[ABOUT THIS EXERCISE]: For this exercise, retype each line of the material below verbatim and omit any picture.

[GIVEN MATERIAL Boundary: Start]

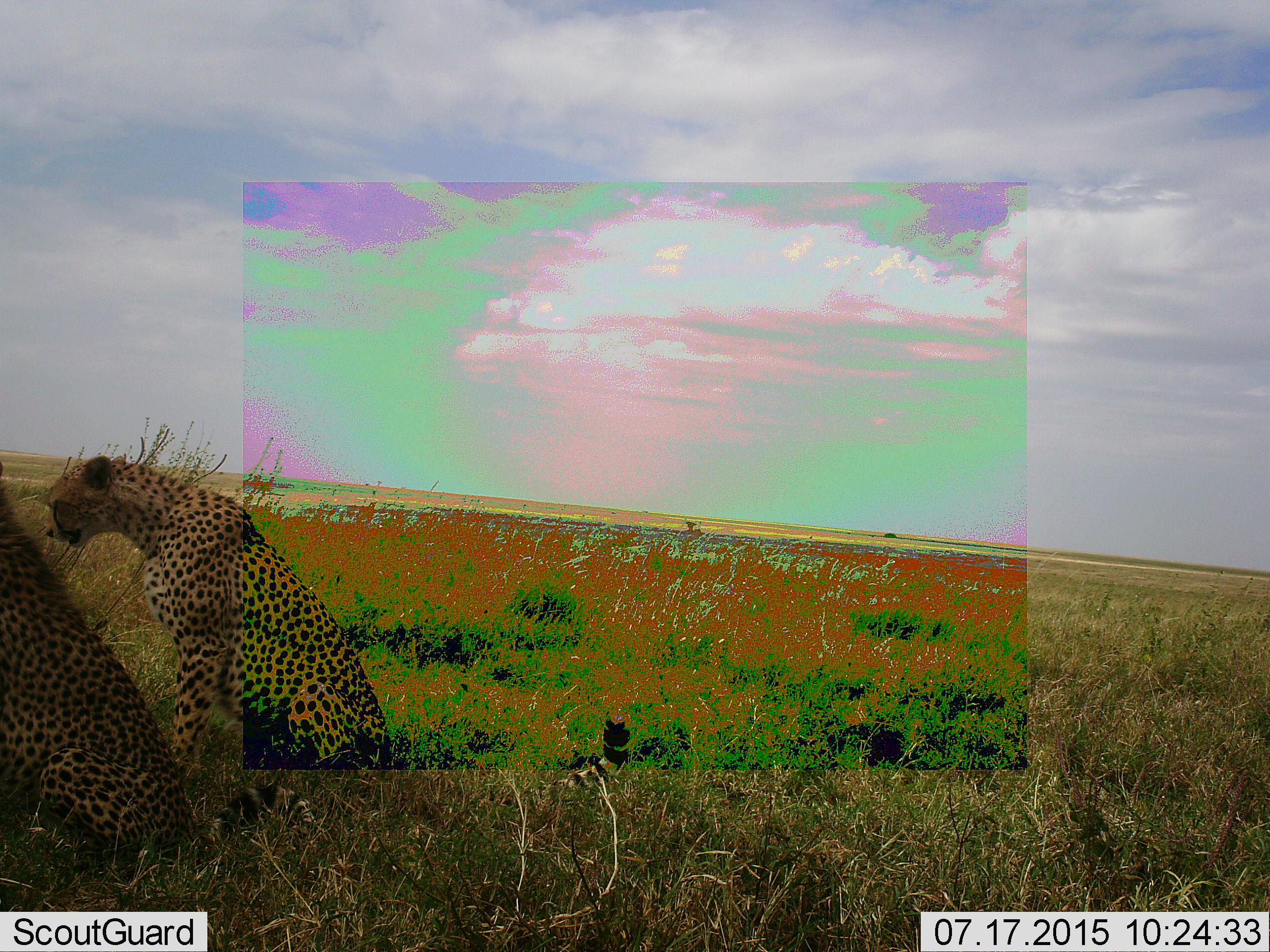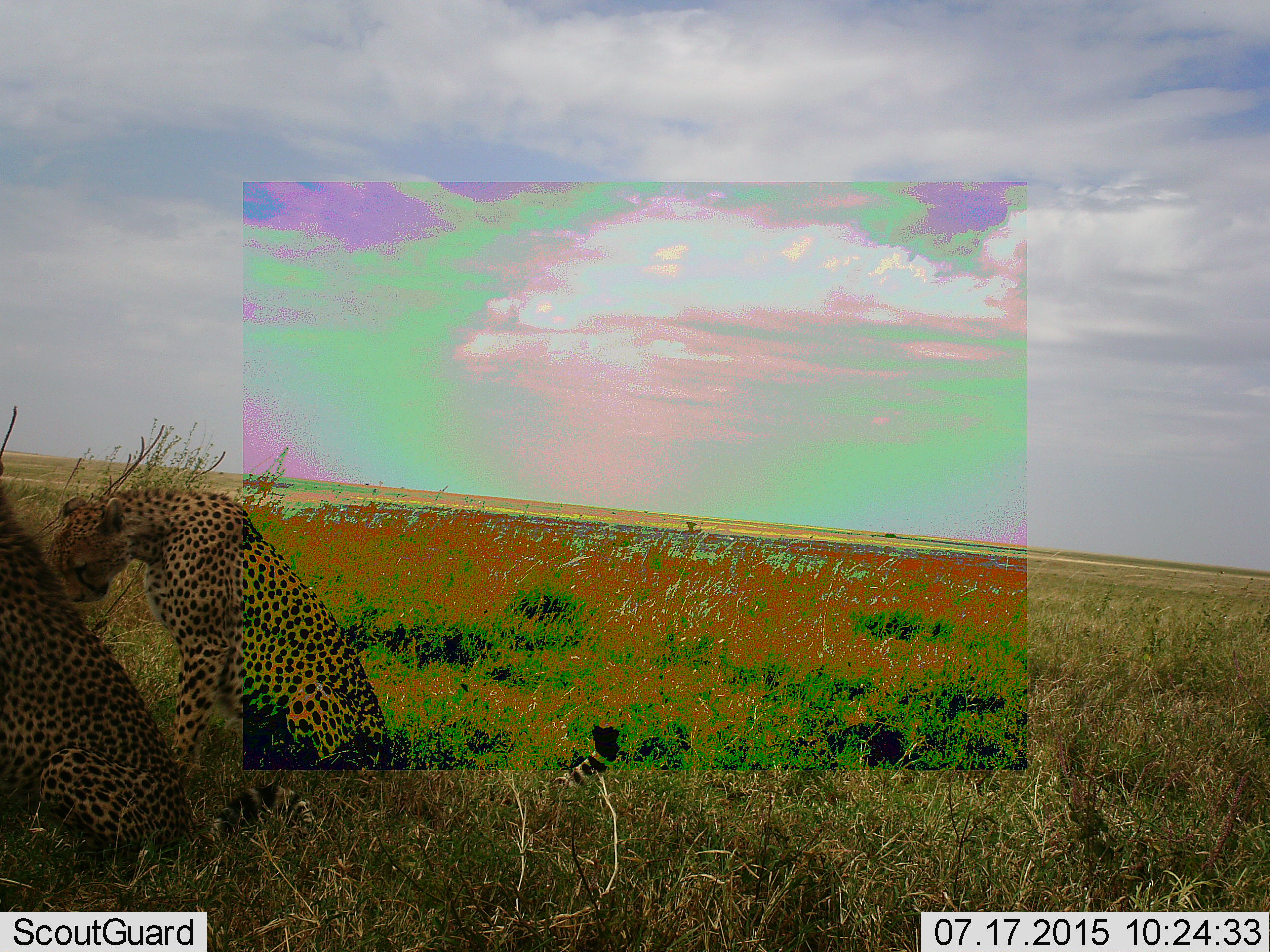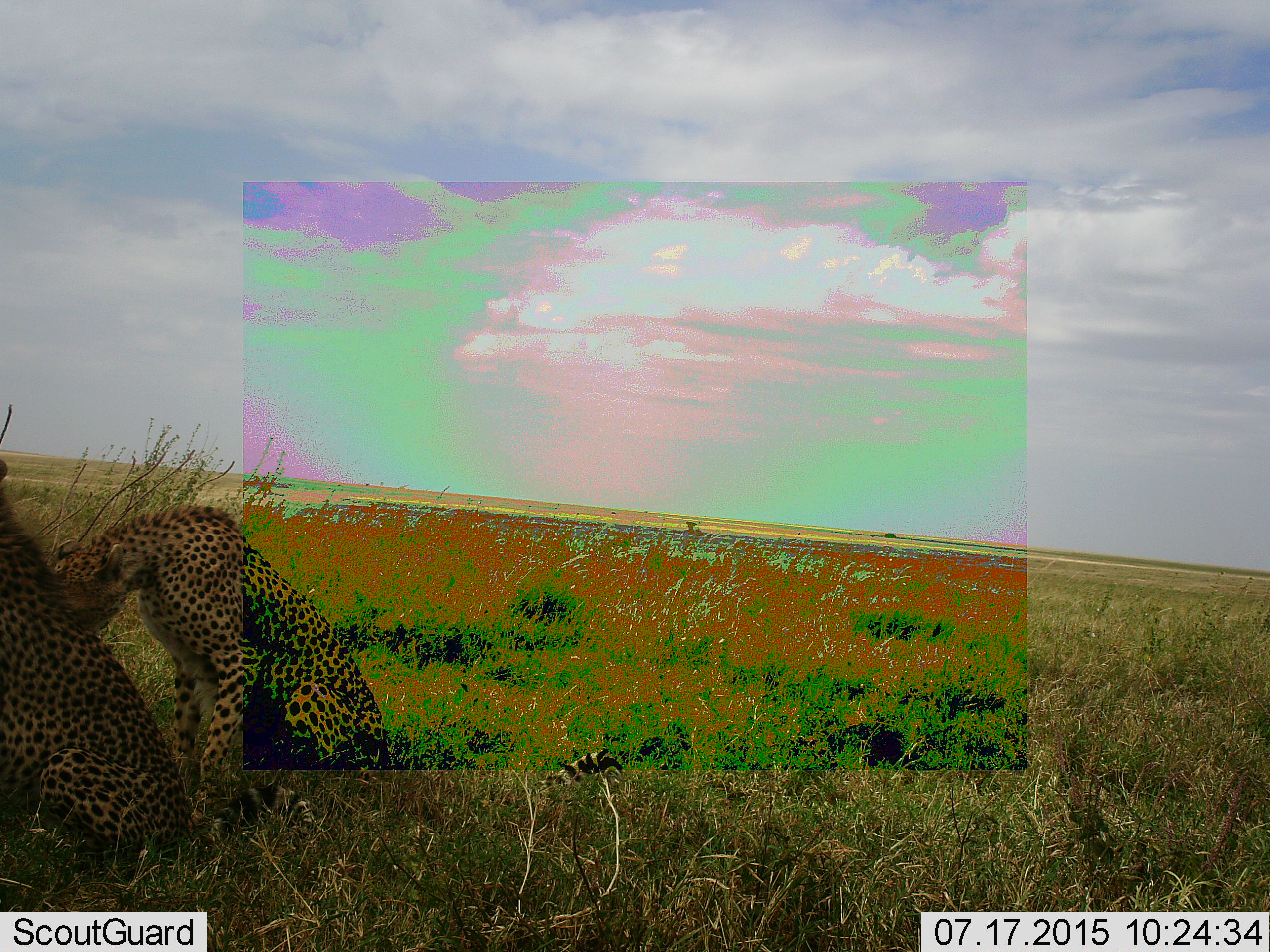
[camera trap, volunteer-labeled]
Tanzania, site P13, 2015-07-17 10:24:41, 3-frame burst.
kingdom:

[GIVEN MATERIAL Boundary: End]

[OUTPUT]:
[camera trap, volunteer-labeled]
Tanzania, site P13, 2015-07-17 10:24:41, 3-frame burst.
kingdom:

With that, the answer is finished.